→ Your goal
The number of lines with the string "States" in the listing below is all that should be reported.

→ Records to process
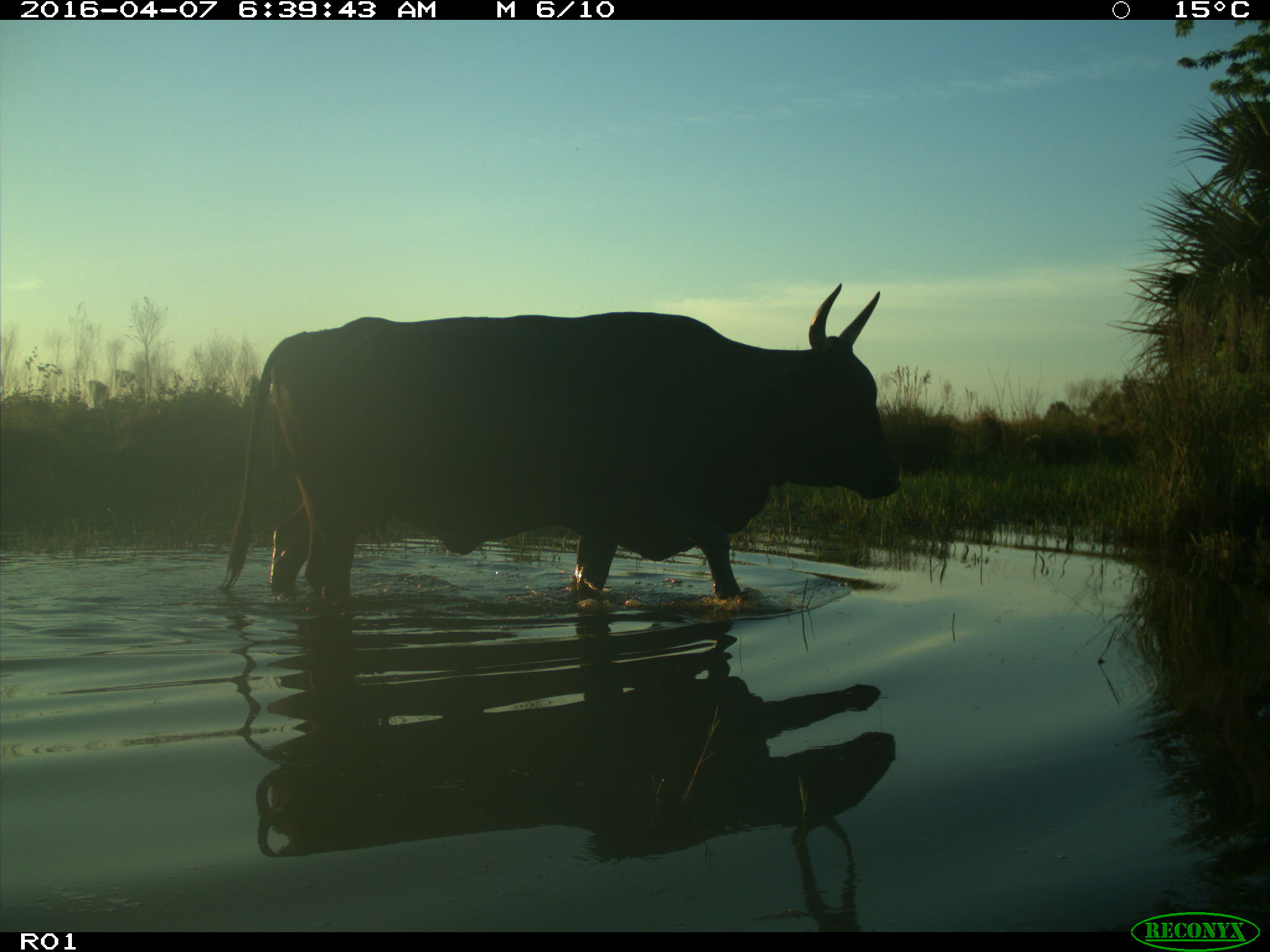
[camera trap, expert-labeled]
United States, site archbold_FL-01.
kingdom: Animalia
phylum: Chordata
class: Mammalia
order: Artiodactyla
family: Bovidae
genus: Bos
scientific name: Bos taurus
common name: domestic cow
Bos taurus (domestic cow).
* * *
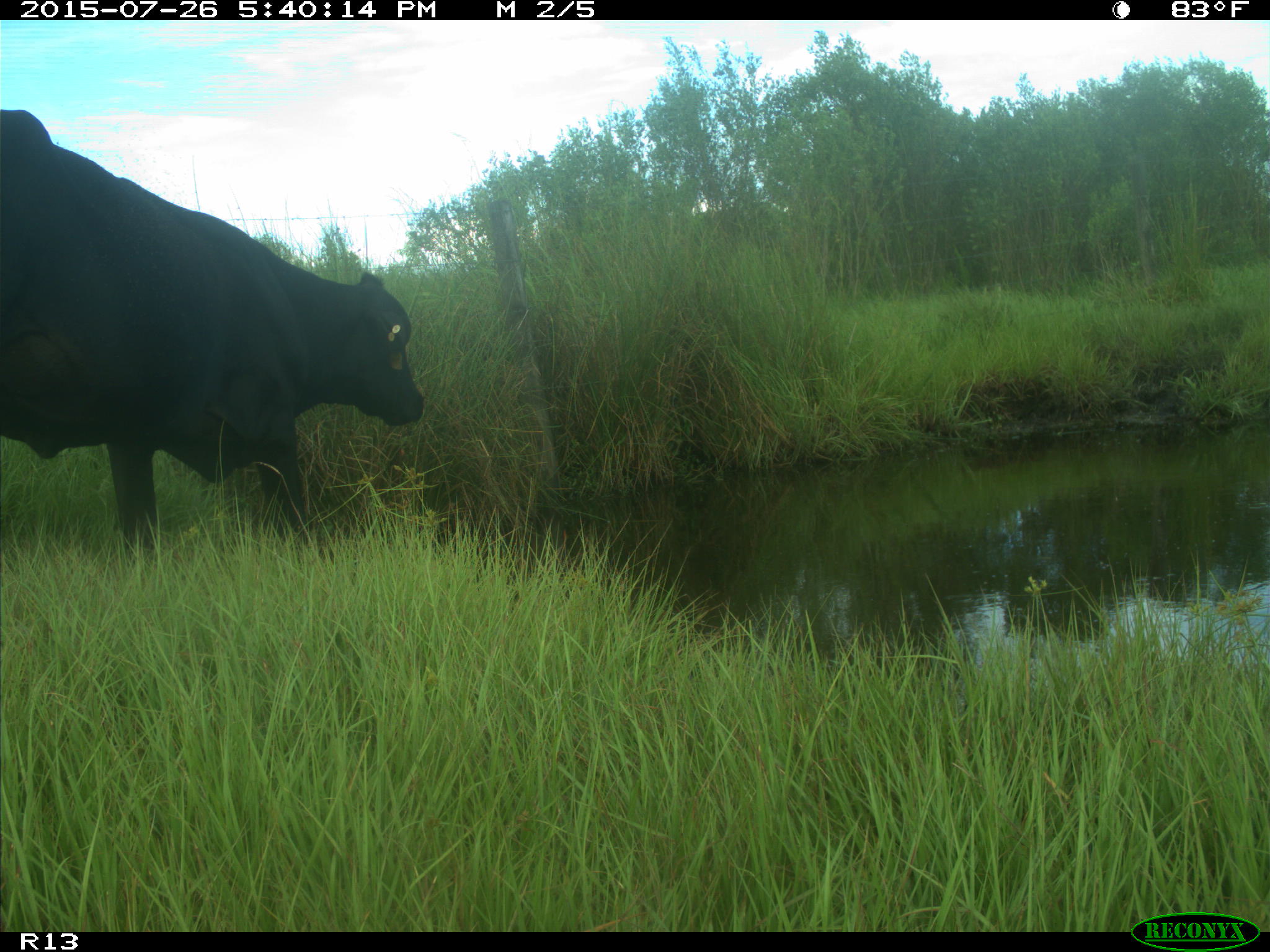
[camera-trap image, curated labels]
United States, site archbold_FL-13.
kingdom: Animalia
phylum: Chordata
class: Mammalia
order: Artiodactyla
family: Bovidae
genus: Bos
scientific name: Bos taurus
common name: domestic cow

→ Answer to the problem
2